キャラクター紹介 宝生院委員長
自己紹介文(?)

「では、委員長、後はここに判を…」

 ポンッ

彼の前に書類を出した委員が言い終えない内に、彼はその書類の委員長印の欄に判を押していた。
そして、その素早さに呆気にとられている委員には目もくれず、彼は判を押す前の姿、即ち自分の座っている椅子を半回転させて、窓の外を眺めているという姿に戻っていた。

これが彼のこの場−生活委員会々室−におけるいつもの姿、生活委員会名物『生徒会一の鉄仮面』の姿であった。

いつもの姿。
そう、彼は第三項が発令されている時、すなわち学園内で特殊な事件がおきている時以外はほぼ毎日、委員会の会室に姿を見せている。
にもかかわらず、最低限の書類の決裁を行う以外には殆ど仕事をせず、ただ窓の外を眺めているばかりだった。

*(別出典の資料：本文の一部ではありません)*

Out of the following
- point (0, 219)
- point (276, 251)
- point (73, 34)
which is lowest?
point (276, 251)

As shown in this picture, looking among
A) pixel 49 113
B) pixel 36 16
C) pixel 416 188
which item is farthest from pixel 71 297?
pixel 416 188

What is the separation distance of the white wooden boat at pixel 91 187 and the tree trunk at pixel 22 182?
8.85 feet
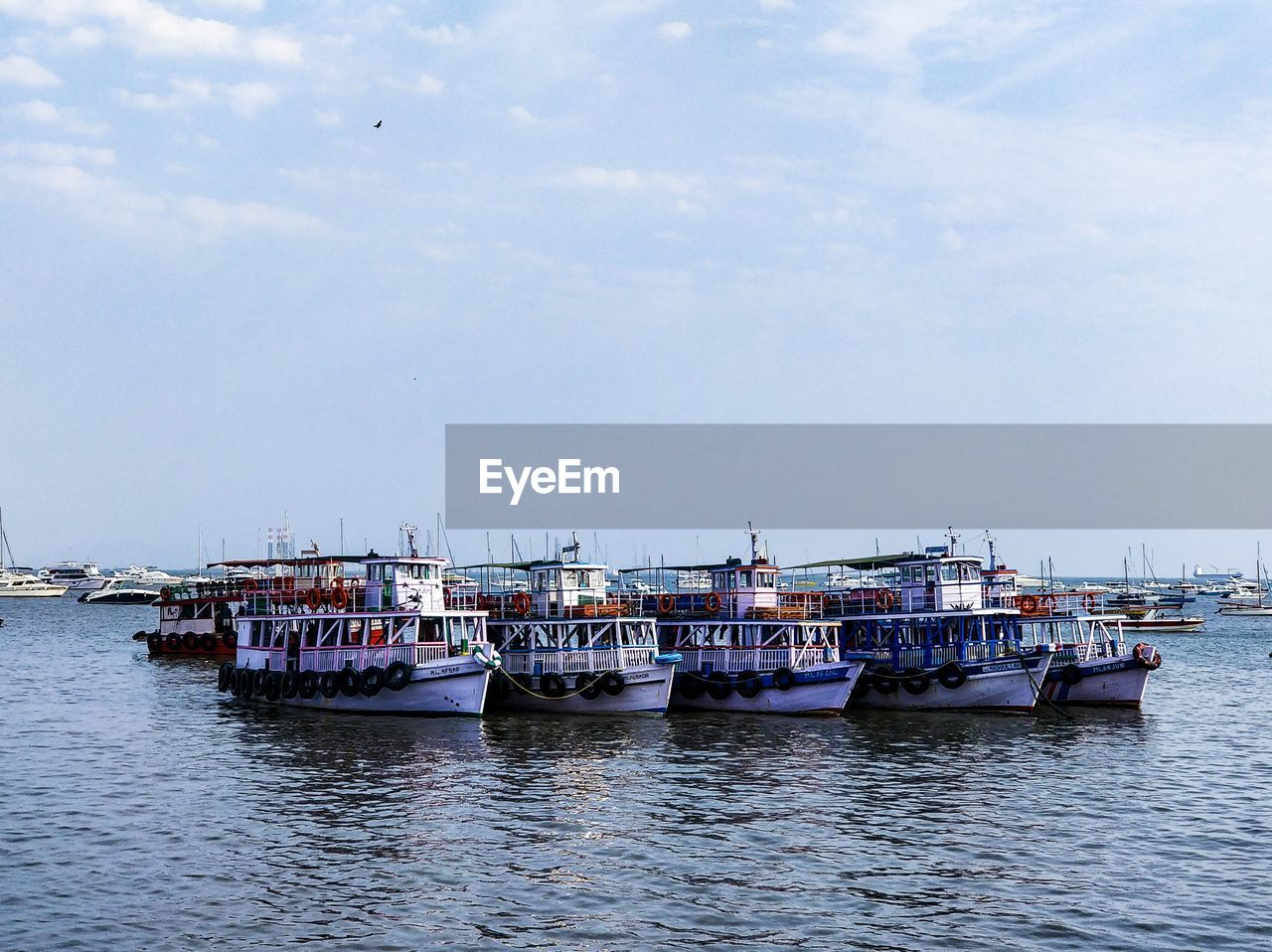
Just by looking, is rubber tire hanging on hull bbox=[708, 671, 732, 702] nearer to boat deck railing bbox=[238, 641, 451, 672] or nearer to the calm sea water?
the calm sea water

ほとんど発言をする事もなく、常に窓の外を眺めている彼の存在は、一見すると『昼行灯』という風にさえ映ることだろう。

しかし、英才、奇才に溢れるこの蒼明学園において、何の才覚も無い男が委員長の座に、それも新設されたばかりの学園の内で、最も新しくつくられた委員会の長の座に就くなどということは、まずあり得ないことだ。

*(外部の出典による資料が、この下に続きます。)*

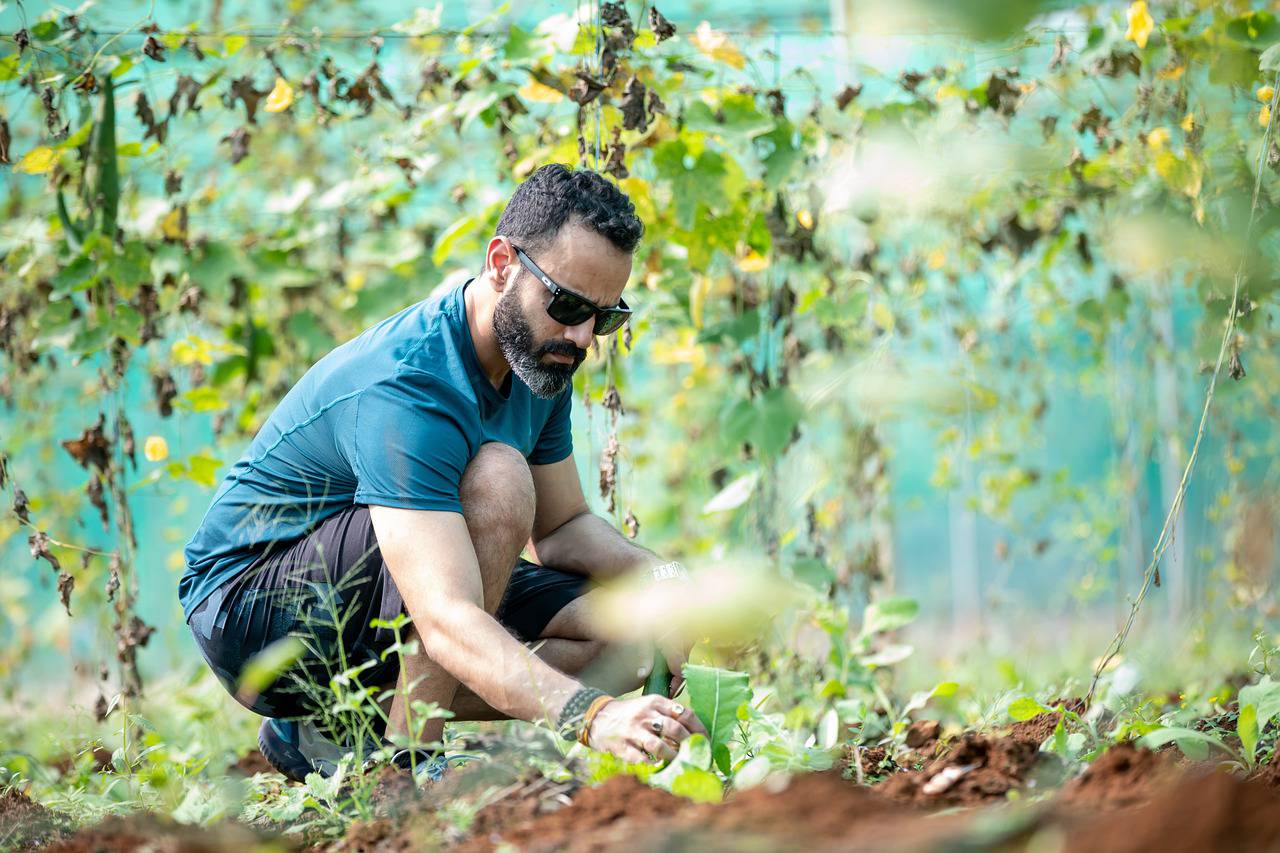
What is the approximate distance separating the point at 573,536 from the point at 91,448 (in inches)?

では、この一見無能そうな生活委員長の才覚とは何なのだろうか?
それは、この部屋の普通ではあり得ない程の静けさであろう。

響いているのは僅かにワ−プロのキ−を叩く音と紙にペンを走らせる音のみ。それ以外はしわぶき一つ聞こえない静寂がここにはあった。見れば、この部屋の委員たちは熱心に各々の仕事をこなしつつも、何処となく落ちつかない様子で、時々ちらりと委員長の席の方を眺めている者もいた。それは、この生活委員会における委員長に対する評価でもある。

畏怖と尊敬。

充分すぎる程の敬意を払われつつも近寄り難い存在、それが彼のここでの評価だった。

緊急時、それこそいざと言う時には、彼が息を吹き返したかの如くに仕事をし、委員会が発足してから今日までに、この学園内で起きた様々な生活一般におけるトラブルを、ほんの僅かな時間で回復させ普段通りにしてきた手腕は、ほぼ全生活委員の認めるところであった。普段がどんな姿であっても。

ゴーン、ゴーン、ゴーン、ゴーン、ゴーン

会室の外から、アナクロな響きの鐘が時を告げる。鐘が五つ鳴ったのを確認するや否や、「ふぁーあ。」というあくびの声や、伸びをする声、そして急いで廊下へと駆け出す足音―トイレを我慢していたのだろう―等が一斉に部屋の中に響き渡る。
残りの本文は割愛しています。